In his ill-advised visit to UNC-Chapel Hill law school to defend the state legislature’s approval of a May referendum on a gay marriage prohibition amendment for the state constitution, House Majority Leader Skip Stam let an interesting little nugget slip out that is surely going to have ol’ Adam and Steve miffed at Madame Governor. Thank goodness WRAL’s Laura Leslie was there to pick it up for us:
“Why it’s in May instead of November is at the insistence of Governor Bev Perdue, who told a dozen Democrats they could vote for it if it was in May, but not November,” Stam said in response to an audience question.
Wow. It’s a little tough for the Dems to scream “bigotry” at referendum supporters when their boss lady OKed the idea of a May vote. Madame Governor must have choked on her double mocha decaf cappuccino when she heard that piece of info go public.
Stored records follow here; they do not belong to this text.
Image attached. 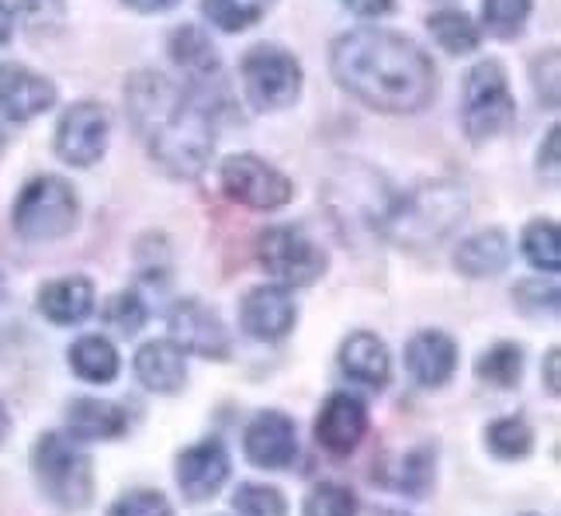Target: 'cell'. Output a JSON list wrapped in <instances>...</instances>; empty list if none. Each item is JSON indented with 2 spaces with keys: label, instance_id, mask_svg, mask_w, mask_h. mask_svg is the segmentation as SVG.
Masks as SVG:
<instances>
[{
  "label": "cell",
  "instance_id": "cell-1",
  "mask_svg": "<svg viewBox=\"0 0 561 516\" xmlns=\"http://www.w3.org/2000/svg\"><path fill=\"white\" fill-rule=\"evenodd\" d=\"M336 83L385 115H413L437 94V70L413 38L385 28H354L333 42Z\"/></svg>",
  "mask_w": 561,
  "mask_h": 516
},
{
  "label": "cell",
  "instance_id": "cell-2",
  "mask_svg": "<svg viewBox=\"0 0 561 516\" xmlns=\"http://www.w3.org/2000/svg\"><path fill=\"white\" fill-rule=\"evenodd\" d=\"M125 107L136 133L170 177H198L211 160L215 128L202 98L157 70H139L125 83Z\"/></svg>",
  "mask_w": 561,
  "mask_h": 516
},
{
  "label": "cell",
  "instance_id": "cell-3",
  "mask_svg": "<svg viewBox=\"0 0 561 516\" xmlns=\"http://www.w3.org/2000/svg\"><path fill=\"white\" fill-rule=\"evenodd\" d=\"M468 215L465 191L455 184H434L413 191L402 205H396L385 219V236L399 246H430L440 243Z\"/></svg>",
  "mask_w": 561,
  "mask_h": 516
},
{
  "label": "cell",
  "instance_id": "cell-4",
  "mask_svg": "<svg viewBox=\"0 0 561 516\" xmlns=\"http://www.w3.org/2000/svg\"><path fill=\"white\" fill-rule=\"evenodd\" d=\"M32 471L46 500L59 509L77 513L94 496V468L73 440L62 434H42L32 447Z\"/></svg>",
  "mask_w": 561,
  "mask_h": 516
},
{
  "label": "cell",
  "instance_id": "cell-5",
  "mask_svg": "<svg viewBox=\"0 0 561 516\" xmlns=\"http://www.w3.org/2000/svg\"><path fill=\"white\" fill-rule=\"evenodd\" d=\"M77 191L62 181L42 174L21 187L14 202V229L21 240L46 243V240H62L77 226Z\"/></svg>",
  "mask_w": 561,
  "mask_h": 516
},
{
  "label": "cell",
  "instance_id": "cell-6",
  "mask_svg": "<svg viewBox=\"0 0 561 516\" xmlns=\"http://www.w3.org/2000/svg\"><path fill=\"white\" fill-rule=\"evenodd\" d=\"M516 118V101L500 59H482L465 80V133L471 142L503 136Z\"/></svg>",
  "mask_w": 561,
  "mask_h": 516
},
{
  "label": "cell",
  "instance_id": "cell-7",
  "mask_svg": "<svg viewBox=\"0 0 561 516\" xmlns=\"http://www.w3.org/2000/svg\"><path fill=\"white\" fill-rule=\"evenodd\" d=\"M256 256L280 288H306L327 271V253L295 226L264 229L256 236Z\"/></svg>",
  "mask_w": 561,
  "mask_h": 516
},
{
  "label": "cell",
  "instance_id": "cell-8",
  "mask_svg": "<svg viewBox=\"0 0 561 516\" xmlns=\"http://www.w3.org/2000/svg\"><path fill=\"white\" fill-rule=\"evenodd\" d=\"M243 91L256 112H280L301 94L298 59L280 46H253L243 56Z\"/></svg>",
  "mask_w": 561,
  "mask_h": 516
},
{
  "label": "cell",
  "instance_id": "cell-9",
  "mask_svg": "<svg viewBox=\"0 0 561 516\" xmlns=\"http://www.w3.org/2000/svg\"><path fill=\"white\" fill-rule=\"evenodd\" d=\"M222 187L232 202H240L253 211H277L285 208L295 195L291 181L280 174L277 167H271L261 157H229L222 163Z\"/></svg>",
  "mask_w": 561,
  "mask_h": 516
},
{
  "label": "cell",
  "instance_id": "cell-10",
  "mask_svg": "<svg viewBox=\"0 0 561 516\" xmlns=\"http://www.w3.org/2000/svg\"><path fill=\"white\" fill-rule=\"evenodd\" d=\"M112 118L98 101H80L67 107L59 128H56V157L70 167H91L104 157Z\"/></svg>",
  "mask_w": 561,
  "mask_h": 516
},
{
  "label": "cell",
  "instance_id": "cell-11",
  "mask_svg": "<svg viewBox=\"0 0 561 516\" xmlns=\"http://www.w3.org/2000/svg\"><path fill=\"white\" fill-rule=\"evenodd\" d=\"M167 330H170V343L181 347L184 354H198L211 360L229 357V333L222 326V319L208 306L194 302V298H184V302L170 309Z\"/></svg>",
  "mask_w": 561,
  "mask_h": 516
},
{
  "label": "cell",
  "instance_id": "cell-12",
  "mask_svg": "<svg viewBox=\"0 0 561 516\" xmlns=\"http://www.w3.org/2000/svg\"><path fill=\"white\" fill-rule=\"evenodd\" d=\"M243 450L253 468H267V471H280V468H291L298 458V434H295V423L277 413H256L247 426V437H243Z\"/></svg>",
  "mask_w": 561,
  "mask_h": 516
},
{
  "label": "cell",
  "instance_id": "cell-13",
  "mask_svg": "<svg viewBox=\"0 0 561 516\" xmlns=\"http://www.w3.org/2000/svg\"><path fill=\"white\" fill-rule=\"evenodd\" d=\"M368 434V405L351 392H333L316 416V440L330 450V455L343 458L364 440Z\"/></svg>",
  "mask_w": 561,
  "mask_h": 516
},
{
  "label": "cell",
  "instance_id": "cell-14",
  "mask_svg": "<svg viewBox=\"0 0 561 516\" xmlns=\"http://www.w3.org/2000/svg\"><path fill=\"white\" fill-rule=\"evenodd\" d=\"M295 295L280 285H261L250 288L240 302V322L243 330L256 340H280L295 326Z\"/></svg>",
  "mask_w": 561,
  "mask_h": 516
},
{
  "label": "cell",
  "instance_id": "cell-15",
  "mask_svg": "<svg viewBox=\"0 0 561 516\" xmlns=\"http://www.w3.org/2000/svg\"><path fill=\"white\" fill-rule=\"evenodd\" d=\"M56 104V83L32 73L18 62H0V115L11 122H28Z\"/></svg>",
  "mask_w": 561,
  "mask_h": 516
},
{
  "label": "cell",
  "instance_id": "cell-16",
  "mask_svg": "<svg viewBox=\"0 0 561 516\" xmlns=\"http://www.w3.org/2000/svg\"><path fill=\"white\" fill-rule=\"evenodd\" d=\"M229 479V455L219 440H202L181 450L178 458V485L184 492V500L205 503L219 492Z\"/></svg>",
  "mask_w": 561,
  "mask_h": 516
},
{
  "label": "cell",
  "instance_id": "cell-17",
  "mask_svg": "<svg viewBox=\"0 0 561 516\" xmlns=\"http://www.w3.org/2000/svg\"><path fill=\"white\" fill-rule=\"evenodd\" d=\"M170 59L178 62L184 70L191 91H202V94H211V83L215 91L226 94V83H222V59L215 53L211 38L194 28V25H184L170 35Z\"/></svg>",
  "mask_w": 561,
  "mask_h": 516
},
{
  "label": "cell",
  "instance_id": "cell-18",
  "mask_svg": "<svg viewBox=\"0 0 561 516\" xmlns=\"http://www.w3.org/2000/svg\"><path fill=\"white\" fill-rule=\"evenodd\" d=\"M405 368L423 389H440L458 368V343L440 330H423L405 343Z\"/></svg>",
  "mask_w": 561,
  "mask_h": 516
},
{
  "label": "cell",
Bev apparently tossed her spokesperson in front of Leslie, to do a little damage control:
When asked whether the governor had been involved in the date change, Perdue’s press secretary Chris Mackey sent the following statement:
“…The Governor didn’t want the General Assembly to waste its time considering this unnecessary amendment at all. Moving the amendment to the May ballot removed ONE of the Governor’s objections, which was that the Republicans were using the constitutional amendment process to tilt the 2012 general election. The Governor never encouraged legislators to put the amendment on ANY ballot.”
Perdue’s involvement in the date change had been widely rumored. Moving the amendment from November to May works out well for Democrats, who won’t have to worry about high turnout among “values voters” in the general election.
Much to the chagrin of amendment opponents, it’s also likely to help the amendment pass. Stam said today more Democrats vote in primaries than Republicans. That’s usually true of the general election, too, simply by virtue of the fact North Carolina has a whole lot more registered Democratic voters than Republicans.
However, this May, Republican voters will choose their presidential and gubernatorial candidates, so their turnout is likely to be pretty robust. Democrats, however, probably won’t have any high-profile primary races to draw them to the polls.